Chronique

Verneri Pohjola & Black Motor

Rubidium

Verneri Pohjola (tp), Sami Sippola (ts), Ville Rauhala (b), Simo Laihonen (dms)

Label / Distribution : Tum Records

En quelques années, Verneri Pohjola est devenu l’un des musiciens incontournables de la scène scandinave, et ses albums personnels comme ses participations se sont en peu de temps multipliés. Ils sont majoritairement hébergés chez ACT, label mais aussi écurie dont le trompettiste est un des plus fiers représentants. Il est recommandé de s’immerger dans son univers par Aurora et Ancient History. Le lyrisme dont il y fait preuve est remarquable, tout comme sa faculté d’écrire une musique où se conjuguent puissance et raffinement.

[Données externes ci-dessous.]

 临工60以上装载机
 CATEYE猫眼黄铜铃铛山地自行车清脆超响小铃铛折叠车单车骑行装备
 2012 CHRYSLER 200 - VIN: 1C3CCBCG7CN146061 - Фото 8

Rubidium est l’occasion de l’entendre dans un contexte tout autre puisqu’il est ici invité par Black Motor, trio finnois tourné vers l’improvisation rugueuse dont les membres se montrent très actifs, sur un plan strictement musical ou par l’organisation de concerts et festivals dans la région de Tampere. Ils ont, au fil des performances liées à ces événements, pris l’habitude de convier des musiciens avec lesquels ils partagent des racines musicales (ou qui les représentent, comme das le cas de Peter Brötzmann) ou géographiques. C’est ainsi que la trompette téméraire mais peu belliqueuse de Pohjola s’est retrouvée plongée dans le chahut de ses turbulents compatriotes. Il faut croire que l’expérience fut belle, puisque la voici prolongée par Rubidium, disque puissant qui rend justice à la fougue des uns comme à la patte mélodique de l’autre.

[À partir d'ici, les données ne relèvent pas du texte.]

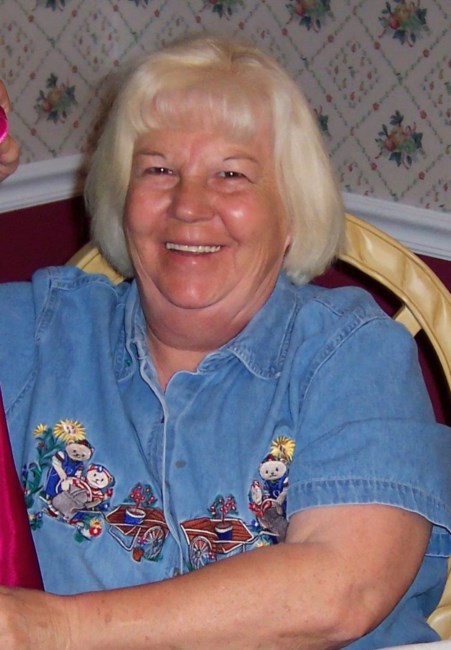 Obituary of Lillian Louise Bishop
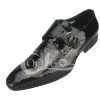 Patent Leather Mens Shoe Manufacturer Spain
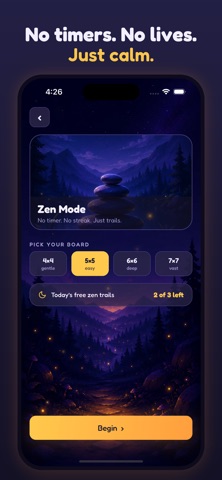 Arrow Trails: Path Puzzle Screenshot 4 of 6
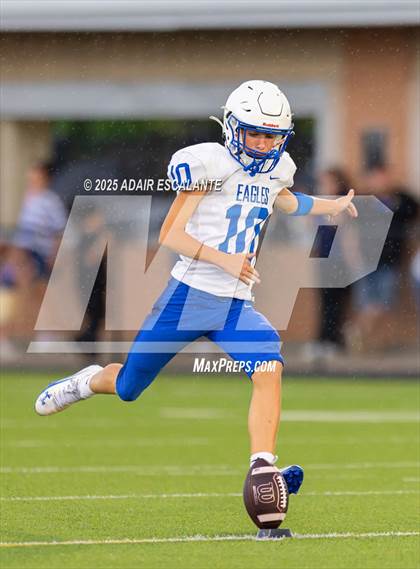 Thumbnail 1 in FR: Barbers Hill @ Galena Park photogallery.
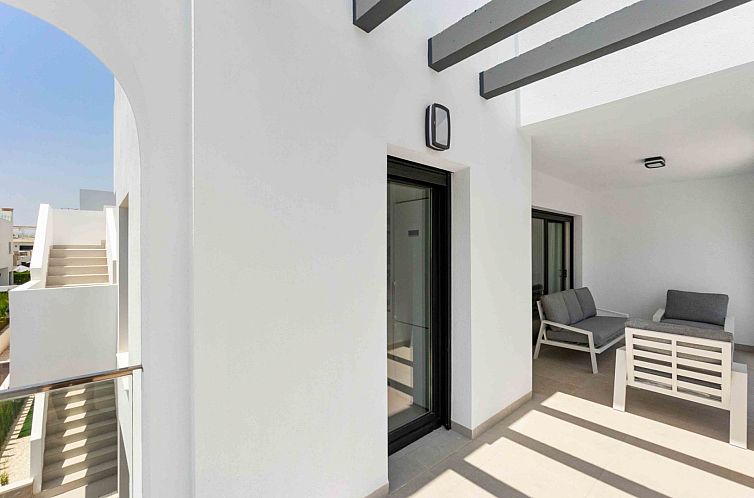 Appartement in Ciudad Quesada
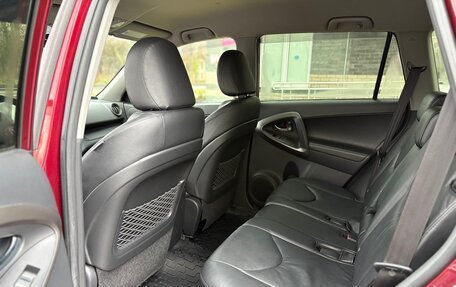 Toyota RAV4, 2010 год, 1 590 000 рублей, 19 фотография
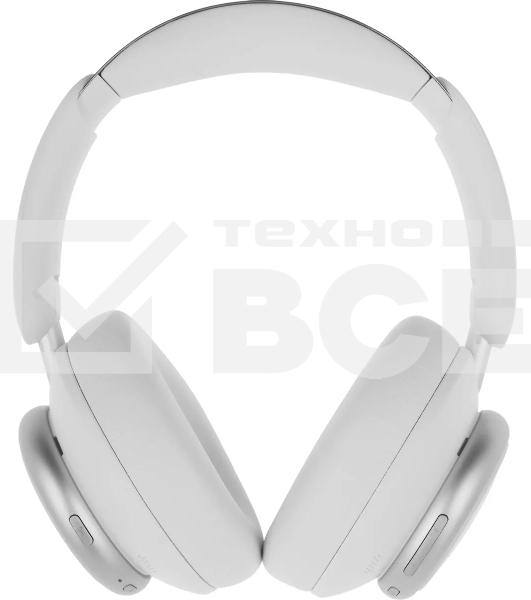 Беспроводные наушники Soundcore Space Q45 Белый
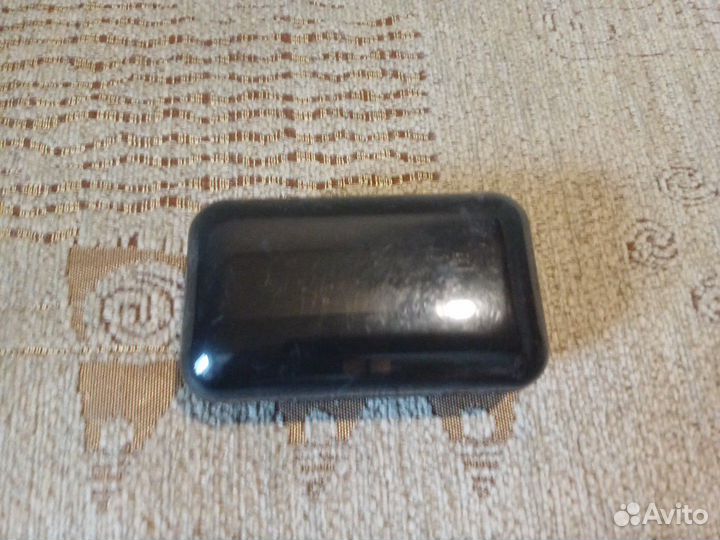 Беспроводные наушники бу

Un terrain d’entente a été trouvé sans compromis ni sacrifice. Le son écorché de Black Motor s’accommode fort bien de la cinématique du jeu de Pohjola, d’autant que les compositions favorisent ses envolées comme celles, plus péremptoires, de Sami Sippola. La rythmique, qui s’épanouit dans une constante remise en question, appose sur son habitus véhément un respect structurel et un propos d’une abstraction très relative. L’impétuosité devient alors émotion, et les thèmes ainsi traités sonnent comme des hymnes qui renvoient tout à la fois au Liberation Music Orchestra de Charlie Haden et aux formes prophétiques d’Ornette Coleman. Ils sont ici interprétés par des « enfants du free jazz » ayant assimilé le vocabulaire déraillant et l’incandescente volupté des défricheurs de territoires américains et surtout européens (Brötzmann, Fred Van Hove, Han Bennink, Albert Mangelsdorff, Alexander Von Schlippenbach…).

Dans ses copieuses et instructives notes de pochette, Petri Haussila détaille les différentes zones géographiques qui sont, en Finlande, de véritables pôles de développement du jazz d’avant-garde, ainsi que les musiciens qui en sont issus. D’ici, il faut tendre l’oreille pour percevoir les échos de cette scène vivace, mais elle est solidement ancrée dans ce qui commence à devenir une école. La culture du son rêche et de l’urgence propre à cette filiation n’est pas opposable à l’esthétique lisse et éthérée du jazz scandinave mis en avant, entre autres, par le label ECM. Les neuf morceaux de ce disque se trouvent à mi-chemin des deux approches et tirent bénéfice des caractéristiques de chacune. D’un côté la force, pareille à celle d’une tornade gourmande de bois, de terre et de ferraille, et de l’autre un sens avéré de l’espace et de la dramaturgie. Après tout, plus le balancier est long, plus on a d’équilibre.